**Text passage**
————————

Seated comfortably in a quaint New Jersey studio, clad in a brown lumberjack leather jacket and a cozy black cap, Williams speaks with LEVEL on a range of topics, particularly one he knows intimately: survival.
My natural mother was a fighter and a bank robber. Unfortunately she got to the place in life where she had given up, honestly. And I didn't make it in time to save her. I was able to meet her and I got to know my mom, thank God. It taught me a lesson. When I started becoming successful I thought if I got her an apartment, a car, started to begin the road to recovery, [she would heal] but she had been so deep in it that her heart was broken. According to her, I was her only love child, but she was dating a Caucasian man who she loved. She said my dad was a phenomenal human being, but in the '60s, that was taboo and her heart was crushed over it.
Our parents did more with $10 than we could do with $10,000.
If Teddy Pendergrass hadn't had his brakes cut, he would have been the greatest melanated male artist until Michael Jackson came to full term. If you look at his audiences, there was no color code. What Berry [Gordy] was pushing from the Motown era had became effortless with Teddy Pendergrass. They had somehow broken the color barrier with this man because most of his all-female audiences were populated with Caucasian people.

A lot of us don't feel good [about ourselves]. You ever notice how these people get the Academy Awards and with all that, they still feel like if Massa doesn't put his feet on me on the porch, I don't feel good? I could have a billion dollars. I could be box office every July 4th, but if Massa doesn't put his crusty feet on me and I can't sit on his porch, I don't feel good. There's a level of porch monkeyism that's given to us and it's like a maze trying to get out of it. Once you get a little exhausted, you could be like, okay, I give into the system.

————————

(Scene geometry reasoning records)
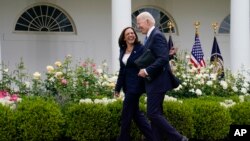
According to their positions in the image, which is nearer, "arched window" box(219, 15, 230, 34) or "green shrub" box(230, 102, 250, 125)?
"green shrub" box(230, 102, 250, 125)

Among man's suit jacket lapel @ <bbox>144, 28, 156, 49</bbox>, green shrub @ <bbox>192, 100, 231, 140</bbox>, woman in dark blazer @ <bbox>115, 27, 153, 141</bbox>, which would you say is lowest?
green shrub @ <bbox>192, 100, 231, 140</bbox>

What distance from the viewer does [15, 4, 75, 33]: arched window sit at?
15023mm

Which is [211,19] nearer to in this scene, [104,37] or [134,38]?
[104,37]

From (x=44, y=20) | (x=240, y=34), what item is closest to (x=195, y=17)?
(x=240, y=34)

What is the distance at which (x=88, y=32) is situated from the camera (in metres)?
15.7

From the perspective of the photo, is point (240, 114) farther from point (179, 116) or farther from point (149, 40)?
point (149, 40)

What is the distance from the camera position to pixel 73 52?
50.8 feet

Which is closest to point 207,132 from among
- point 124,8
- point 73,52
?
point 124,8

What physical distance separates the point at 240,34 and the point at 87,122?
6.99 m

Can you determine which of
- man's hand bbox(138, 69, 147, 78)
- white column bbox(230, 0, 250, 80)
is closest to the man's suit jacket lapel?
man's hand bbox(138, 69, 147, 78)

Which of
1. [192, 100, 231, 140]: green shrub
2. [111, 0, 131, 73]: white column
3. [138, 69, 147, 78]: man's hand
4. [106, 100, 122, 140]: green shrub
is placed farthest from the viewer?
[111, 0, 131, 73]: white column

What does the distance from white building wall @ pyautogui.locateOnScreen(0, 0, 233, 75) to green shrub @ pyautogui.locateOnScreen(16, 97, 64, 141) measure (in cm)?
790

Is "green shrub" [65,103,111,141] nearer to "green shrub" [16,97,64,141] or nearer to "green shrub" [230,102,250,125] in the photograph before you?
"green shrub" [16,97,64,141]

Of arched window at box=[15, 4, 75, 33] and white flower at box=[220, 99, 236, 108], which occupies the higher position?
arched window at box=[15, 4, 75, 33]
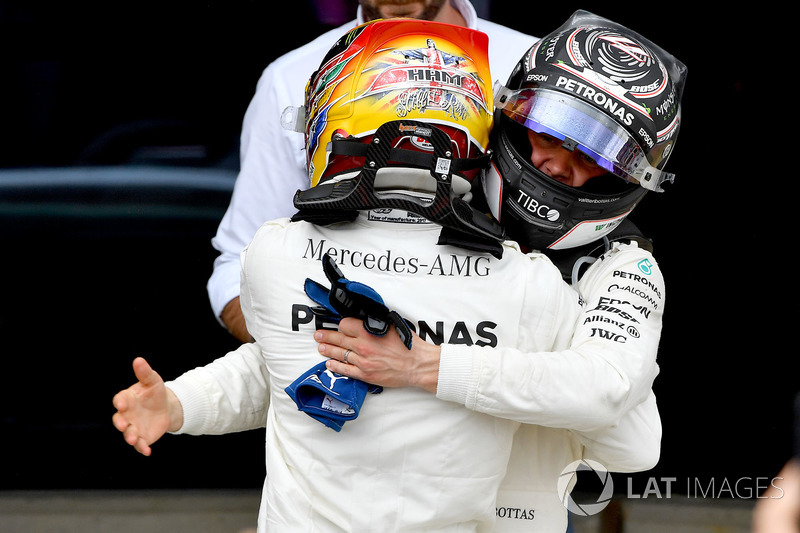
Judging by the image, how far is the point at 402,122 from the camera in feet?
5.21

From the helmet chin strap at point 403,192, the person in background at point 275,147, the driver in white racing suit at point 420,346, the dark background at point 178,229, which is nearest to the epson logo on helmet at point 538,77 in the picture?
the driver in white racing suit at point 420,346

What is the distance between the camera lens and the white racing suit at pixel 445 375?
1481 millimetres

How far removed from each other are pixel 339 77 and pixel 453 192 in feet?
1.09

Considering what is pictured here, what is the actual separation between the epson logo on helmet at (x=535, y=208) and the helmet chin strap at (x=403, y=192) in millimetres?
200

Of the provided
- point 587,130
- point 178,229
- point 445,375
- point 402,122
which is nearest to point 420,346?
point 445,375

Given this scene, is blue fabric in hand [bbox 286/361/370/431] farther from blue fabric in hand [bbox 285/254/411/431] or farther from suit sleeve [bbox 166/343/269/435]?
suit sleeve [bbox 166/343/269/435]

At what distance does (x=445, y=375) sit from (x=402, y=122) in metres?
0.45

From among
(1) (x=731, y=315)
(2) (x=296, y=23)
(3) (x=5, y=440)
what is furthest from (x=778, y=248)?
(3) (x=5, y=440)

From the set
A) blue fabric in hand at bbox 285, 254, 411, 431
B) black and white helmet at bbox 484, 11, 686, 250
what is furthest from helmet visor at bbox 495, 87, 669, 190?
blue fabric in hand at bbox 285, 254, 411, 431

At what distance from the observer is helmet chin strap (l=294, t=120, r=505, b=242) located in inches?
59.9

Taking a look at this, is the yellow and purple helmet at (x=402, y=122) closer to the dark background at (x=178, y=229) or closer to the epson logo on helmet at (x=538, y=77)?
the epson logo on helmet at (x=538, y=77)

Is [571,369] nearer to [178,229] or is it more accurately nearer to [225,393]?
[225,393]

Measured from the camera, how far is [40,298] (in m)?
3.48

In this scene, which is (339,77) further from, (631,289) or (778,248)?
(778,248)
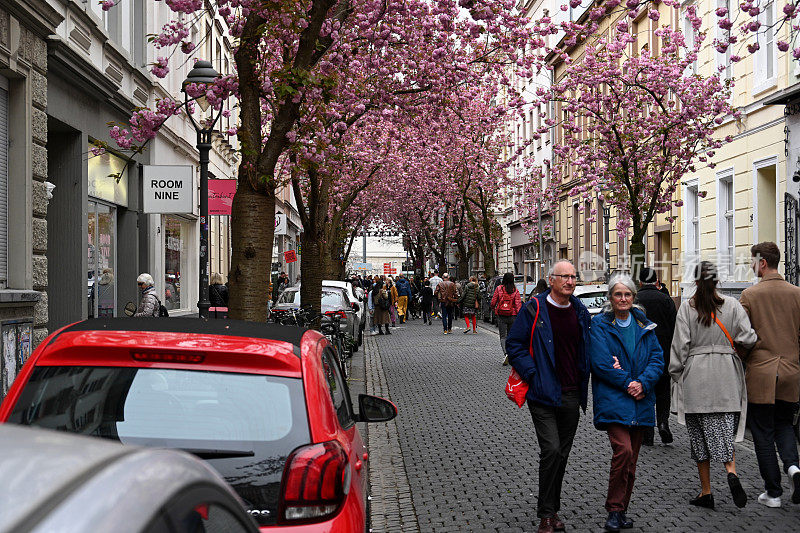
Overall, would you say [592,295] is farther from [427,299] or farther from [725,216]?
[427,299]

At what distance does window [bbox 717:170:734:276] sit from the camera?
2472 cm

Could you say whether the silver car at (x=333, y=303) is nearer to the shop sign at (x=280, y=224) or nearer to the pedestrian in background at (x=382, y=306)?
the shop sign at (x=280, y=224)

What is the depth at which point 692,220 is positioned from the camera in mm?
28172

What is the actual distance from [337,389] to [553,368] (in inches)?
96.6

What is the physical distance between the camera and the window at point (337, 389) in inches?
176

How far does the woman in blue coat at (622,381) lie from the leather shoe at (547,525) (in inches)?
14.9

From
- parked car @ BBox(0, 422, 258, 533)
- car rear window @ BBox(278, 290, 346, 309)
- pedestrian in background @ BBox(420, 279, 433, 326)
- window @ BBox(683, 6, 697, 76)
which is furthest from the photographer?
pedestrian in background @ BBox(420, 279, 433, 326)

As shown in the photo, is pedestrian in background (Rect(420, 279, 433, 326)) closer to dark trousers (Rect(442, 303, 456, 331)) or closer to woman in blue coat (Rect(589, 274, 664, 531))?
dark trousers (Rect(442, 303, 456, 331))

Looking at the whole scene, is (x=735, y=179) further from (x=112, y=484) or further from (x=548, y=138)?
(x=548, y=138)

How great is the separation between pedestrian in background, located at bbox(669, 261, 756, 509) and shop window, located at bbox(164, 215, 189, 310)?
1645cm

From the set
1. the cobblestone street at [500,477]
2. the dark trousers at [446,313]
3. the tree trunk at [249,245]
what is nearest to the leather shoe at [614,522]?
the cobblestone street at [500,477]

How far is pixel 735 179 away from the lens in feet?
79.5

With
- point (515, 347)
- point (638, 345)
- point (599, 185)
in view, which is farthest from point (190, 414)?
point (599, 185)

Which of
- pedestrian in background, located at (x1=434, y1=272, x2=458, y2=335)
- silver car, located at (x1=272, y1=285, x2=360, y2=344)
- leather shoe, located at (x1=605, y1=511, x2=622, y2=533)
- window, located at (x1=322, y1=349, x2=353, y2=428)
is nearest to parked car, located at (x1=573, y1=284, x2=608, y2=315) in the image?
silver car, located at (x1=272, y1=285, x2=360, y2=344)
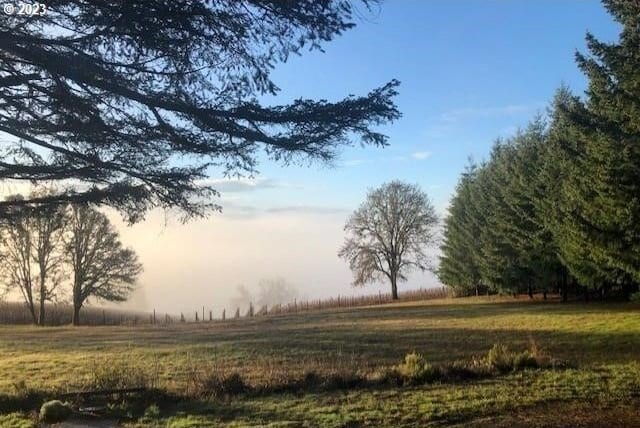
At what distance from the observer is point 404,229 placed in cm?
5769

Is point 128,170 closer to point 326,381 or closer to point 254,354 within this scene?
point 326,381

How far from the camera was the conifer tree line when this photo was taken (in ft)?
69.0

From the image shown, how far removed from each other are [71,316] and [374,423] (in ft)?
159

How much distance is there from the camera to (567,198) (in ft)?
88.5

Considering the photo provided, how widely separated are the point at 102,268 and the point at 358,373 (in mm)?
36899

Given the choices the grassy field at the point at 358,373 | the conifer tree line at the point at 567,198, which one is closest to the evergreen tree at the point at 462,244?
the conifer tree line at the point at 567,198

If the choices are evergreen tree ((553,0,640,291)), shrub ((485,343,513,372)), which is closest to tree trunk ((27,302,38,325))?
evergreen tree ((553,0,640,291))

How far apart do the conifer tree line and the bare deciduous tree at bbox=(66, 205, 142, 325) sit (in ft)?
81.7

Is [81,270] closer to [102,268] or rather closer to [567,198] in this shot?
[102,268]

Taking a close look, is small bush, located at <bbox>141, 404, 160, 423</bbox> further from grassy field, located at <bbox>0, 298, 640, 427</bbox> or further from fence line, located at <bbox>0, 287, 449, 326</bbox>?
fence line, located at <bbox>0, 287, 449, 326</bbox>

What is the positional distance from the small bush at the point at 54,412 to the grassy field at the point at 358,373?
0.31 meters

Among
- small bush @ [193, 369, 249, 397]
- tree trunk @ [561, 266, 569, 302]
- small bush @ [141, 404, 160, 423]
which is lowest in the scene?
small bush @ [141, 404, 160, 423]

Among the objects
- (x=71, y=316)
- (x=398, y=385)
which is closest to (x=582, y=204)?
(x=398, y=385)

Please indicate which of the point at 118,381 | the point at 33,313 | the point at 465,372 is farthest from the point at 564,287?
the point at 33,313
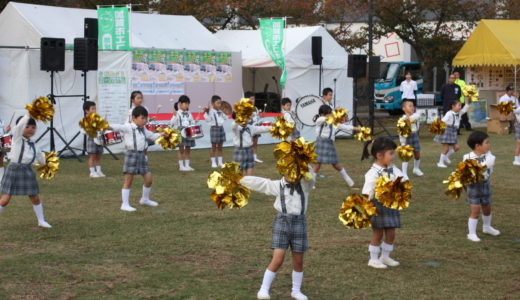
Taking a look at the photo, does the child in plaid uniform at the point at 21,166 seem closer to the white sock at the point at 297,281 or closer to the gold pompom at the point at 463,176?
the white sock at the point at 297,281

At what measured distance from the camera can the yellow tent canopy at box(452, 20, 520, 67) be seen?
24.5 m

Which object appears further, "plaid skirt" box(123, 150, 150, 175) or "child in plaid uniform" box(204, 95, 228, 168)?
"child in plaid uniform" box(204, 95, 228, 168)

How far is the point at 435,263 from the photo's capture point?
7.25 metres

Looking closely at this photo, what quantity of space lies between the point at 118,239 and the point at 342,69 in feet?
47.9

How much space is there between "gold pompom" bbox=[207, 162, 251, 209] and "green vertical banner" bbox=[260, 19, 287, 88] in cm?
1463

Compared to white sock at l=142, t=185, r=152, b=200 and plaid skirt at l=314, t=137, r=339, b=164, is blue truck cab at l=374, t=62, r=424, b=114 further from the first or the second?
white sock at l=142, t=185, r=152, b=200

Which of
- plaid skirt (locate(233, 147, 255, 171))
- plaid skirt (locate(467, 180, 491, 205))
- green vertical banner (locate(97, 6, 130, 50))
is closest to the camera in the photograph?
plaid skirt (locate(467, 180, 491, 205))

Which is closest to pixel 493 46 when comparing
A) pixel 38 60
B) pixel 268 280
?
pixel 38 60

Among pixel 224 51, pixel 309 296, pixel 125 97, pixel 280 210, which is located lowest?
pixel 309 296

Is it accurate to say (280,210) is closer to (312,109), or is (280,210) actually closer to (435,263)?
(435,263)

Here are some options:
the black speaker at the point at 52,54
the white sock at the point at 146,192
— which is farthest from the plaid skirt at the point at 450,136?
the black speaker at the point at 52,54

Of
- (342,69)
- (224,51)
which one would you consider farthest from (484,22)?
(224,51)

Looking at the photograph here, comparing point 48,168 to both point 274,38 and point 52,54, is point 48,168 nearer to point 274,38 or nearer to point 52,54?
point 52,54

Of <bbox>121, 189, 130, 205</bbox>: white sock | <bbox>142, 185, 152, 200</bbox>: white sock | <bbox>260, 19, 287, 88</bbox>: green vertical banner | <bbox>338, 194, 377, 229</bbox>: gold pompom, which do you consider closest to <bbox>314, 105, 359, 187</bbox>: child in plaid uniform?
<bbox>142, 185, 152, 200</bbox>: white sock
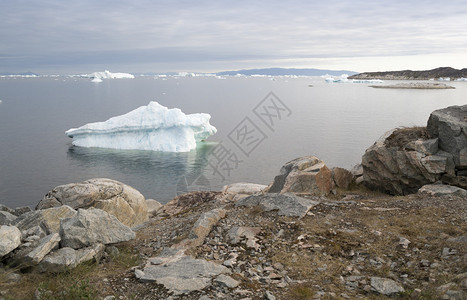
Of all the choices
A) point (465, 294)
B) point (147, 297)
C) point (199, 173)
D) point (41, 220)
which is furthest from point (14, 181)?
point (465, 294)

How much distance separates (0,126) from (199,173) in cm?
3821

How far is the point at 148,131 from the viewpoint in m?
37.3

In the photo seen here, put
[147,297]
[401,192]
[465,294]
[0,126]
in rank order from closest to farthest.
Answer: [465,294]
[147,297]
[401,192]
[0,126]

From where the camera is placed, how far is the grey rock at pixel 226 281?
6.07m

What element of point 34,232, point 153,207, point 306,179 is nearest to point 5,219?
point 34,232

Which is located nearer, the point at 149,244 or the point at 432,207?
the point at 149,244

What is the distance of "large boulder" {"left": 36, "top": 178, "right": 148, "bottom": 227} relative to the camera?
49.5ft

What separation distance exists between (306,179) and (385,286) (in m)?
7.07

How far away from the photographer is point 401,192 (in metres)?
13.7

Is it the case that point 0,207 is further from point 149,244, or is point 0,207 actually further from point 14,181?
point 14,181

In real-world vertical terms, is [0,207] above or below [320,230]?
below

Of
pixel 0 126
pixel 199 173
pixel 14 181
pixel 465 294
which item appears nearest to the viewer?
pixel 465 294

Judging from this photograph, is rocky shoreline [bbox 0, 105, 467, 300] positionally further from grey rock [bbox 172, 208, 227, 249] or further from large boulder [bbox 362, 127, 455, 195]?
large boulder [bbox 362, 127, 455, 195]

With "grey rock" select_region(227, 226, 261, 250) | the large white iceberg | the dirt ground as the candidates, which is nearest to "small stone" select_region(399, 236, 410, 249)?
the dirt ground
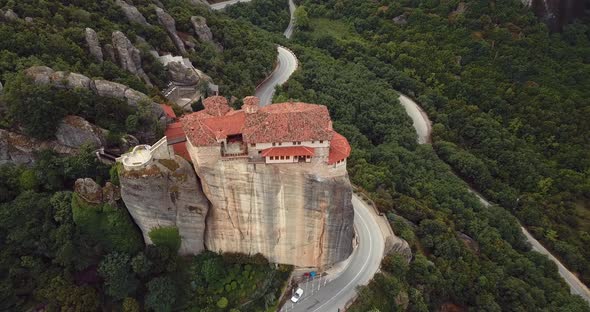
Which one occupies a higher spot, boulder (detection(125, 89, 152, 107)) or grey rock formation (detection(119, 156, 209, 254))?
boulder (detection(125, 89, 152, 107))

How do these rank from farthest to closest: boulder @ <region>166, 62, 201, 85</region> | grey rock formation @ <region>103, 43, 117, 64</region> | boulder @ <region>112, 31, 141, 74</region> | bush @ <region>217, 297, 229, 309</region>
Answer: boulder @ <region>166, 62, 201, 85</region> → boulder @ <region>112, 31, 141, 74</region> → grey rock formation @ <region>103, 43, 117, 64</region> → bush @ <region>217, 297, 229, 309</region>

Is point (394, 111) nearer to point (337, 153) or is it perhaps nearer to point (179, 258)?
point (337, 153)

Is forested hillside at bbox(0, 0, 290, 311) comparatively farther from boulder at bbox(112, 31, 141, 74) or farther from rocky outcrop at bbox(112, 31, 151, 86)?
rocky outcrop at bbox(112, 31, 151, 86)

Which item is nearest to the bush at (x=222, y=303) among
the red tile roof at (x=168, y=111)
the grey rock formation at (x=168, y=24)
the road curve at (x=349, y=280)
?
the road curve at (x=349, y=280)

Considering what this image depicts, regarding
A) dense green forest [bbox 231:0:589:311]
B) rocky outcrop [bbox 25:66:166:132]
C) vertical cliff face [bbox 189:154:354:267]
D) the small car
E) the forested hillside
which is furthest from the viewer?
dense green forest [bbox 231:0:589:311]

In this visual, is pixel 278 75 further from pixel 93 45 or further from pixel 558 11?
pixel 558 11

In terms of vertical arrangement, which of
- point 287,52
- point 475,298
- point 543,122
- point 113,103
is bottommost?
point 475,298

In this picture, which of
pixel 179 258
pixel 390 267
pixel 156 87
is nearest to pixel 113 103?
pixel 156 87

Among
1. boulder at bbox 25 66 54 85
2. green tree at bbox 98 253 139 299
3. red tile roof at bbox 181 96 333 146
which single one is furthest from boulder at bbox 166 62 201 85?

————————

**What to work on**
Extend the interview passage with Williams, starting right after its last sentence. The records have nothing to do with what comes next.

**Exercise output**
Stacey Dash would never vote for a Democrat. And part of it is because I don't think people realize, one, she's an individual. We're different. We love our son, but she has her own mindset. And I can't, nor do I want to take part of it, control of it, take credit for it or dismiss it. That's Stacy's views. And I'm sure it has to deal with how she was raised. It's like with my path, how I think it has to deal with how I was raised. People probably think that her message comes across crazy because Stacy's popularity and her career really spawns from us supporting her. But like I said earlier, a lot of times we don't feel good enough.
Relationships are hard because women are beautiful to me. It's like going to the botanical garden in the Bronx or one of the most greatest botanical gardens, and you get to pick one flower.
My time at Death Row taught me to love music, definitely not to become enamored with the music business.
Being in a coma feels like utopia. I've heard people describe it as dark. It was utopia. The nightmare started when I woke up.
When I was sick I would have the nurses put the [mattress] down on the side of the bed. At night when everybody left, I would bust the alarms on my beds and flip out, like pancake. I'd flip down and would practice crawling every night for six months until one day I made a crawl and I was able to raise myself up and didn't feel the pain. I didn't feel the weight of it. That was a breakthrough.
I didn't know how to be a father. I gave, but I didn't know what being a father was. I had seen what [my father] Norman Page had tried to teach me about being a father, but again, the way I'm made and created and how I think, I undervalued family because I had never had experienced it. But once I experienced it, especially when I got to know...My son is my best friend. He's like my dad almost, but my daughters grew me up. When I finally started experiencing what it is to be a girl dad, that's what grew me up.
When Akbar comes back home from serving his federal time, he's going to change the perspective of how we see oneself first and how we see others. I plan on taking a pop culture situation to entertain people and hopefully give people hope that one day we may really live in harmony.
My last dream was about Halle Berry [laughs].